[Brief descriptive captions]
==*==

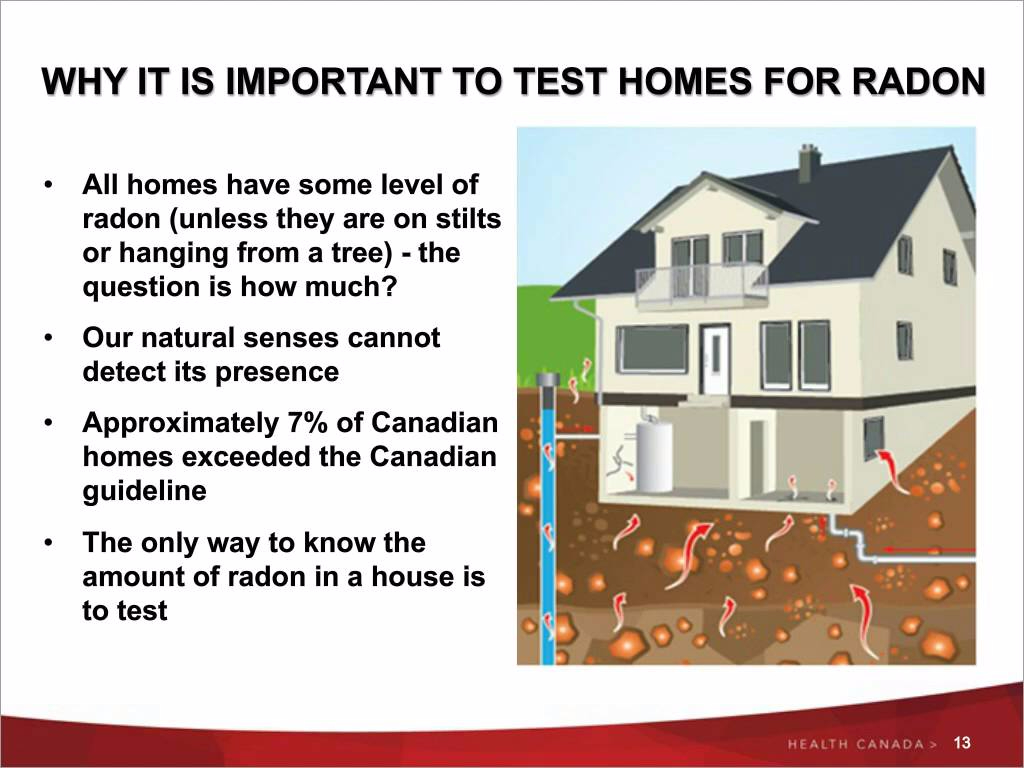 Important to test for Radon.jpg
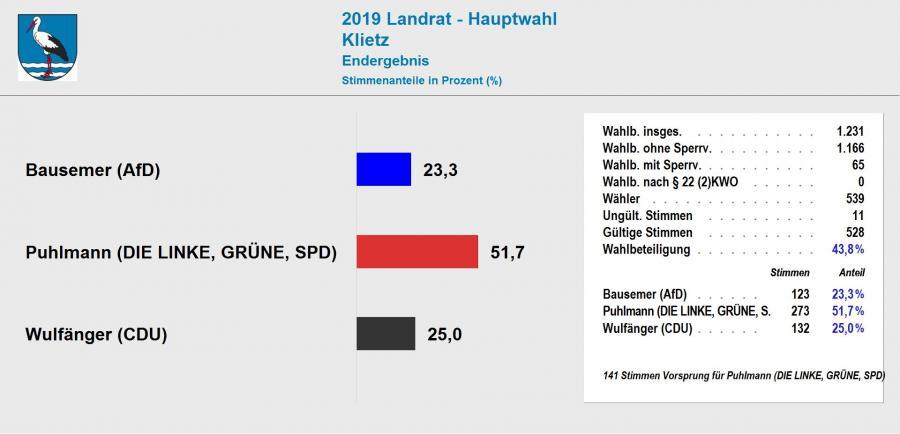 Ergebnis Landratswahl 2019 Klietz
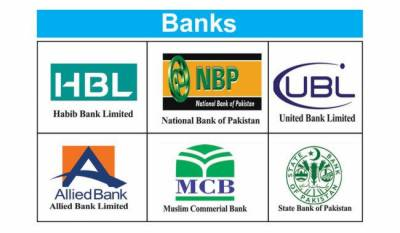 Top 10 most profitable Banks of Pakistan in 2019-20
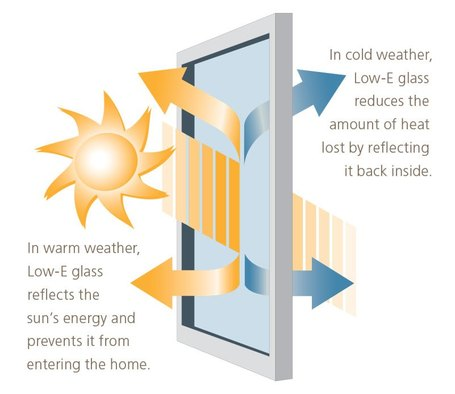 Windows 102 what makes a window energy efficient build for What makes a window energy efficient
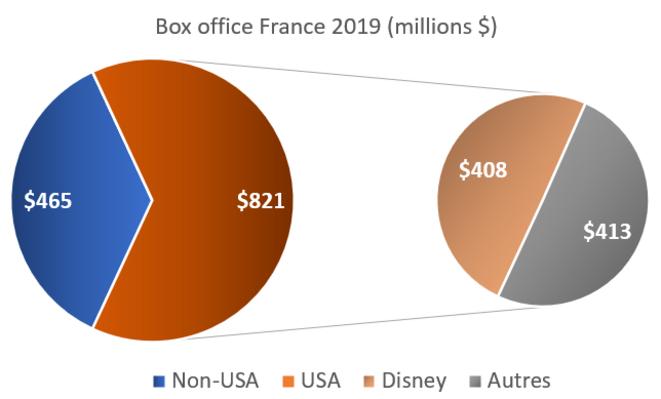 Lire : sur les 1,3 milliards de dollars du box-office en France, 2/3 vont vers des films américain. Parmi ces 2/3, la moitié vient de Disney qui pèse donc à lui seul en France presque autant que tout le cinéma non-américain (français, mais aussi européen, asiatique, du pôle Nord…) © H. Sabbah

==*==

The data above should be returned in full, exactly as written, apart from its images.

 Important to test for Radon.jpg
 Ergebnis Landratswahl 2019 Klietz
 Top 10 most profitable Banks of Pakistan in 2019-20
 Windows 102 what makes a window energy efficient build for What makes a window energy efficient
 Lire : sur les 1,3 milliards de dollars du box-office en France, 2/3 vont vers des films américain. Parmi ces 2/3, la moitié vient de Disney qui pèse donc à lui seul en France presque autant que tout le cinéma non-américain (français, mais aussi européen, asiatique, du pôle Nord…) © H. Sabbah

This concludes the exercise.